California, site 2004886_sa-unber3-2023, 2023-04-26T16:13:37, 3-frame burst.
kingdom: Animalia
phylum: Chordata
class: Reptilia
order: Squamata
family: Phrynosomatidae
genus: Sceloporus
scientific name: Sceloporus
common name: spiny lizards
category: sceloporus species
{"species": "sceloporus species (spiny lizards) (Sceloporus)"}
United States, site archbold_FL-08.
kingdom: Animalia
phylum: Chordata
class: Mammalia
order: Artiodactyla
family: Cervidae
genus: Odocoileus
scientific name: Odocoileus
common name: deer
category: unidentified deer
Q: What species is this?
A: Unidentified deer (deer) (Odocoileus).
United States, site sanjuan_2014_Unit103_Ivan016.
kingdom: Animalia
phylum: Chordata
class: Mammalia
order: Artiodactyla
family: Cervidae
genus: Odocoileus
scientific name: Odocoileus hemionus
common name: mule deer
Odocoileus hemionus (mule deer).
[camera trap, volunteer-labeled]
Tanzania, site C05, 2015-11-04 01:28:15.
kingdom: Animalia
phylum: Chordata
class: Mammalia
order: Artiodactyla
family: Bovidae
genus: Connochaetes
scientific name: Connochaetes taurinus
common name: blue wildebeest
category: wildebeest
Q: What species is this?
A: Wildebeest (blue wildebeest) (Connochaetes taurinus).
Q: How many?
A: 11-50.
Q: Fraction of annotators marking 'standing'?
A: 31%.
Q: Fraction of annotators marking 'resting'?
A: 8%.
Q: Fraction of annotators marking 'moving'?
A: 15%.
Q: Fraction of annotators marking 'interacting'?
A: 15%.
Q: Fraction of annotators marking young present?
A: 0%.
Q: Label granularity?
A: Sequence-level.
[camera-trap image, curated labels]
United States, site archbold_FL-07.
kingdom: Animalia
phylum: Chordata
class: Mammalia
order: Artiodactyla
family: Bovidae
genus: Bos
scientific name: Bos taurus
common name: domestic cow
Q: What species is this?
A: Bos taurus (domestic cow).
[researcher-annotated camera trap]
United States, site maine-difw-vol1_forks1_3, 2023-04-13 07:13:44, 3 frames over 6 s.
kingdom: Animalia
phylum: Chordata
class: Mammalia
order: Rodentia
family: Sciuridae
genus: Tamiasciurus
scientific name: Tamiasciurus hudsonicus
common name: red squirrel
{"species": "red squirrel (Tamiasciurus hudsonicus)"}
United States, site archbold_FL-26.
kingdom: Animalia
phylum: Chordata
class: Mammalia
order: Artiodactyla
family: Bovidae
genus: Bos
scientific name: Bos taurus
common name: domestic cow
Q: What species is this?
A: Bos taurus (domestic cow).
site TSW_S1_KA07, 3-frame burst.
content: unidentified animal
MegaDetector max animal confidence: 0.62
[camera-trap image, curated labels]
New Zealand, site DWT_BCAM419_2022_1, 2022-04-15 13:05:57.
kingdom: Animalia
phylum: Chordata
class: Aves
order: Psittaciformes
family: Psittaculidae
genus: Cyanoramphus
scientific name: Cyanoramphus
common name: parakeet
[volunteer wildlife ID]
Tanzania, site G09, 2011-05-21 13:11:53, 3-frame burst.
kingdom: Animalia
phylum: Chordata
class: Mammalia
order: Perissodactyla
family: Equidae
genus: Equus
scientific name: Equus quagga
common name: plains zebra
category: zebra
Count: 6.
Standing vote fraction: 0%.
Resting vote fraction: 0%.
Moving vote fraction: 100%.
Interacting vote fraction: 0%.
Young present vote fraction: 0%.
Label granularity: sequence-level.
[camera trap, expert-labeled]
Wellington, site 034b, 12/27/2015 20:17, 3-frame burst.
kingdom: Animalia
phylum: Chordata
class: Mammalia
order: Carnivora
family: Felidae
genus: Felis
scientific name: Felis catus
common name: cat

= = = =

§ WHAT NEEDS TO BE DONE: Check each line above for "United" and give the number of lines that match, nothing more.

§ EXERCISE OUTPUT: 5